Luthuly significa poeira, transformação e Ayodele alegria do lar. A faixa intitulada de ‘Ayodele’, do próximo álbum – projeto que ainda não foi divulgado – navega sobre o sentimento de potência enquanto ser humano, mesclando uma variedade de ritmos musicais.

“Eu trago um lugar político no próximo álbum, mas de maneira bem mais leve. Rua 1, Rua 2, do álbum anterior, fala sobre a minha realidade dentro do lugar onde cresci, aprendi e me ensinou. Agora, estou trazendo um outro lugar [dentro de mim] para não ficar preso só ao nosso ambiente de conforto.  A música Ayodele do próximo álbum diz sobre espiritualidade, sobre se sentir potente como ser humano, e tenho certeza que a favela vai se identificar. Vai ser incrível!”, revela o artista.
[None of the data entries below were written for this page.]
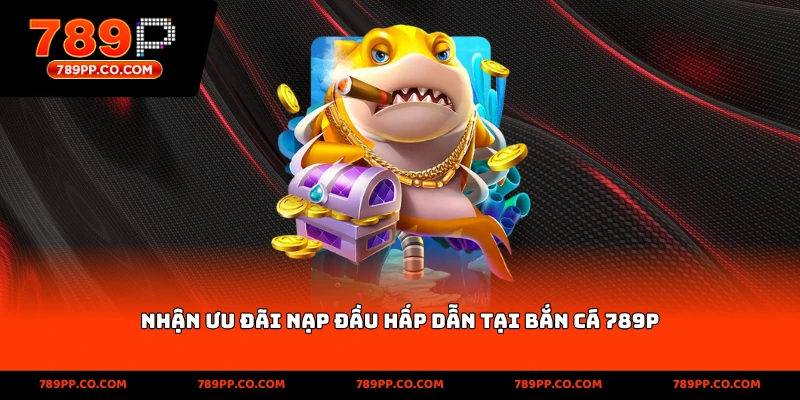 Nhận ưu đãi nạp đầu hấp dẫn tại bắn cá 789p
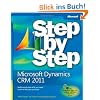 Microsoft Dynamics� CRM 2011 Step by Step (Step by Step (Microsoft))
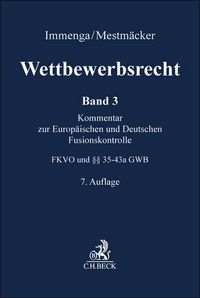 Produktbild: Wettbewerbsrecht Band 3: Fusionskontrolle. Kommentar zum Europ&auml;ischen und Deutschen Kartellrecht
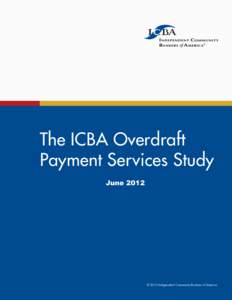 The ICBA Overdraft Payment Services Study June 2012 © 2012 Independent Community Bankers of America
O músico, com nome inspirado no primeiro negro a ganhar o Nobel da Paz em 1961, Albert Luthuli, listou as metas que deseja conquistar nos próximos anos: “Daqui há cinco anos quero ter feito uma novela, uma série, ganhado um Grammy, ser reconhecido como um compositor nacional importante, quitar a casa da minha mãe e comprar a minha. Esses são meus sonhos”, conta. 

Luthuly Ayodele começou a vida artística desde cedo e transformou a trajetória – que ele constrói até hoje – em carreira musical. Para ele, produzir um som a partir da cultura favelada existente e resistente, que domina as ruas, becos e vielas da Rocinha, é dar palco  à cultura rica praticada por pessoas que, mesmo que sem saber, criaram uma cultura. 

O artista deixa uma mensagem para os crias: “crianças, ‘pequenos Luthulys”, jovens e adultos, se você tem um sonho, ele é só seu. No sentido de que apenas você vai conseguir caminhar e fazer com ele se realize. Não podemos depender das pessoas para realizar o que a gente quer! Às vezes, vamos precisar das pessoas, mas não podemos depender delas. Use o que você tiver pra fazer o seu rolê acontecer! Use o que [você] puder usar e o que estiver ao seu alcance. Mesmo com as adversidades, dê um jeito de fazer”.